*** Excerpt provided ***

Published in Molecular Biology and Evolution

How does the deep-sea clam (Archivesica marissinica) survive thousands of metres below sea level? Scientists collected these clams from a cold seep in the South China Sea and decoded its genome to understand its adaptations. They also studied a bacteria (Candidatus Vesicomyosocius marissinica) that lives in the epithelium cells of the clams. They noticed that symbiosis between these two helps the clam to thrive in deep-sea environments.

Pesticide menace

Published in Nature Geoscience

A study on 168 countries has revealed that 64% of the studied agricultural land was at risk of pesticide pollution. Watersheds in South Africa, China, India, Australia and Argentina were identified as “high-concern regions because they have high pesticide pollution risk, bear high biodiversity and suffer from water scarcity,” writes the team.

Mummified parrot tale

Published in PNAS

Twenty-seven mummified and skeletonised parrots from five archaeological sites in the Atacama Desert, now tell a story of capture and transport of at least five parrot species. Researchers write that macaws, amazons, and conures were kept as pets between 1000 and 1460 CE and their feathers were used for various ceremonies.

Algae analysis

Published in Nature Communications

"Being stuck at home was a blessing in disguise, as there were no experiments that could be done. We just had our computers and lots of time," says Professor Paul Curmi from UNSW Sydney in a release. By analysing several microscopy images of proteins, he was able to identify and reconstruct a key protein that helped evolution of cryptophyte algae billions of years ago. This find serves as a missing piece in the puzzle of the evolution of photosynthetic algae.

Catch a comet

Two papers published in Nature Communications

The comet 2I/Borisov was first discovered in August 2019 and was confirmed to have come from beyond the Solar System. Two papers published last week used high-resolution observations from different telescopes to study the comet and found that the comet most likely never passed close to any star other than our Sun. This means the comet is pristine and has a “composition very similar to that of the cloud of gas and dust it — and the rest of the Solar System — formed from some 4.5 billion years ago,” explains a release. Studying the comet can tell us more about the origin of our Solar System.

*** End of Excerpt provided ***
*** Source data ***

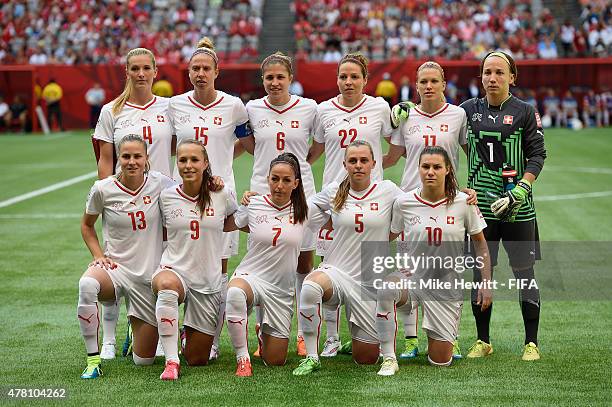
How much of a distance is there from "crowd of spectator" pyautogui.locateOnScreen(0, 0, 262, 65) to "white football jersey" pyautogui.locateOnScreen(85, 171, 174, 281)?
28201 millimetres

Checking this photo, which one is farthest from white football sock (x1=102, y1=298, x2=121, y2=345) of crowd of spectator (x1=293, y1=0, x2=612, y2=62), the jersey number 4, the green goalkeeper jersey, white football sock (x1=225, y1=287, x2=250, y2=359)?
crowd of spectator (x1=293, y1=0, x2=612, y2=62)

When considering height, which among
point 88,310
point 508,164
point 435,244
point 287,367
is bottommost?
point 287,367

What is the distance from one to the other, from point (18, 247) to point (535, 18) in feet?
92.6

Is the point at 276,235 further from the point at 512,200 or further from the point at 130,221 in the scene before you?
the point at 512,200

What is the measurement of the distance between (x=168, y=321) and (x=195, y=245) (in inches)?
23.1

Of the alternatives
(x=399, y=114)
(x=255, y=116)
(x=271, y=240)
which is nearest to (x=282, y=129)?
(x=255, y=116)

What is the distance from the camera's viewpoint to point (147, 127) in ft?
25.7

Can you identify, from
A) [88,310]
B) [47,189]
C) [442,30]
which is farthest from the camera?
[442,30]

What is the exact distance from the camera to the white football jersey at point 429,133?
25.0 feet

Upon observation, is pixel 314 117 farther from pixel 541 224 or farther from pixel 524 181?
pixel 541 224

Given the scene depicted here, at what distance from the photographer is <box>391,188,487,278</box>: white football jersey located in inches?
282

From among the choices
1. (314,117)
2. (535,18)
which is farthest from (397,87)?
(314,117)

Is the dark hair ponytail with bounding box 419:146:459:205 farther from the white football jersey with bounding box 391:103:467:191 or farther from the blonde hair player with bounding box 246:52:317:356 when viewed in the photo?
the blonde hair player with bounding box 246:52:317:356

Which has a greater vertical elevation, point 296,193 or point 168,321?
point 296,193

*** End of Source data ***

[Instructions for the task]: Could you repeat the part of the science news roundup that opens with the words containing "Published in Nature Geoscience" and closes with "writes the team.", swapping "agricultural land" for "farmland"?

[Result below]:
Published in Nature Geoscience

A study on 168 countries has revealed that 64% of the studied farmland was at risk of pesticide pollution. Watersheds in South Africa, China, India, Australia and Argentina were identified as “high-concern regions because they have high pesticide pollution risk, bear high biodiversity and suffer from water scarcity,” writes the team.